Vince il concorso al conservatorio, ma è la figlia del direttore

di Gaia Mellone | 13/11/2018

  • Leonora Armellini ha vinto il corso per una posizione al Conservatorio Cesare Pollini di Padova

  • La giovane 26enne ha già un curriculum di calibro internazionale

  • Il conservatorio, dove insegna la madre, è diretto dal padre Leopoldo, ex candidato 5 stelle

Più di 500 concerti in tutto il mondo ma a Padova, la sua città, non può entrare nel gruppo docenti del conservatorio. La strana vicenda di Leonora Armellini ha scatenato grandi polemiche nella città veneta, colpa di un concorso indetto dal conservatorio diretto dal padre Leopoldo Armellini, anche lui musicista ma con una parentesi politica con i 5 stelle.

Il concorso avviene sotto stretti controlli, ma a vincere è la figlia del direttore

Il concorso del Conservatorio Pollini è stato indetto il mese scorso per una posizione come docente di “Pratica e Lettura Pianistica/Pianoforte Complementare”. A Repubblica il direttore Leopolodo Armellini ha spiegato che si tratta tecnicamente di un contratto di co.co.co. a «25 euro l’ora, per un massimo di 80 ore». Partecipano 98 giovani e viene creata ad hoc una commissione terza che vigili sulle candidature. «Dal punto di vista normativo e legale sono state rispettate le normative anti corruzione» spiega Leopoldo evidenziando che «la commissione era terza, nominata da un terzo», e formata con attenzione per escludere chiunque avesse una relazione di parentela fino al quarto grado con i ragazzi che ambivano alla posizione. I criteri di valutazione vertevano sull’attività artistica svolta, sull’esperienza di insegnamento e titoli di studio.
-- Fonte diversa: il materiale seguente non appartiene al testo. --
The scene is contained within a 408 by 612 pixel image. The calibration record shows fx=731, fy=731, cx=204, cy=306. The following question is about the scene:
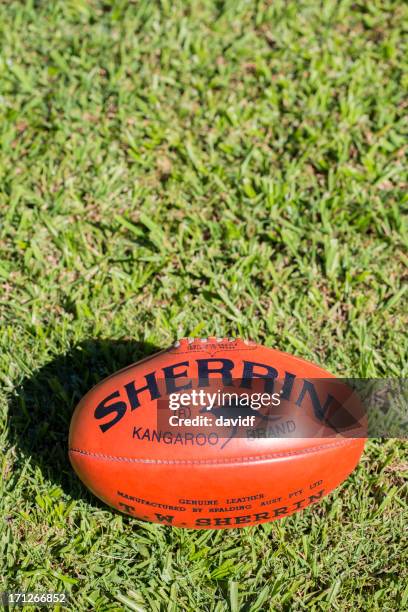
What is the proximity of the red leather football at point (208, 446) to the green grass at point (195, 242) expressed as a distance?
32cm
Tre caratteristiche in cui, evidentemente, Leonora Armellini eccelle, tanto che vince il concorso. Se il suo curriculum la spinge in avanti, a remarle contro è il cognome: sua madre insegna nel conservatorio e suo padre lo dirige. Secondo Leopoldo però, il polverone che si è alzato altro non è che una manovra politica.

Leopoldo Armellini: «Tutta colpa della mia candidatura con i 5 stelle»

Non è l’unica “figlia di”: anche Sara De Ascaniis ha i genitori insegnanti al Pollini e si è classificata quarta, eppure nessuno ha contestato. Le polemiche vertono tutte sulla prima classificata: «Ho l’impressione che se non mi fossi candidato, nulla sarebbe successo – si difende Leopoldo Armellini a Repubblica –  se non mi fossi candidato con il Movimento 5 Stelle alle elezioni del 4 marzo sicuramente nessuno avrebbe niente da recriminare ora». A quelle elezioni Armellini aveva raccolto 84 mila voti: insufficienti per entrare in Parlamento ma abbastanza per dare «fastidio a molti». Il fastidio ora però dovrà gestirselo la figlia. La graduatoria verrà riaggiornata entro 10 giorni, in cui verranno accolti reclami e ricorsi.  «Massacrate pure me, ma lasciate stare mia figlia», risponde il padre della musicista.

Curriculum di calibro internazionale, ma il cognome pesa troppo

«Mi è stato detto che la candidatura è inopportuna – ha spiegato Armellini a Repubblica – E allora io chiedo a questi paladini della correttezza: mia figlia non può avvalersi dei propri diritti di cittadina italiana?». Orgoglioso il padre racconta di come la figlia «a 17 anni prendeva l’aereo e andava da sola ad Amburgo a fare lezione con la sua insegnante», e che i suoi risultati sono frutto di talento, studio e tanta passione. Basta una rapida occhiata alla sua pagina Facebook per vedere che la sua musica è apprezzata in tutto il mondo. Leonora ha suonato anche al Quirinale, ed è riuscita a farsi aprire porte a New York, San Pietroburgo, Parigi, Londra, fino a Bejing e Varsavia. Tranne che a Padova, la sua città.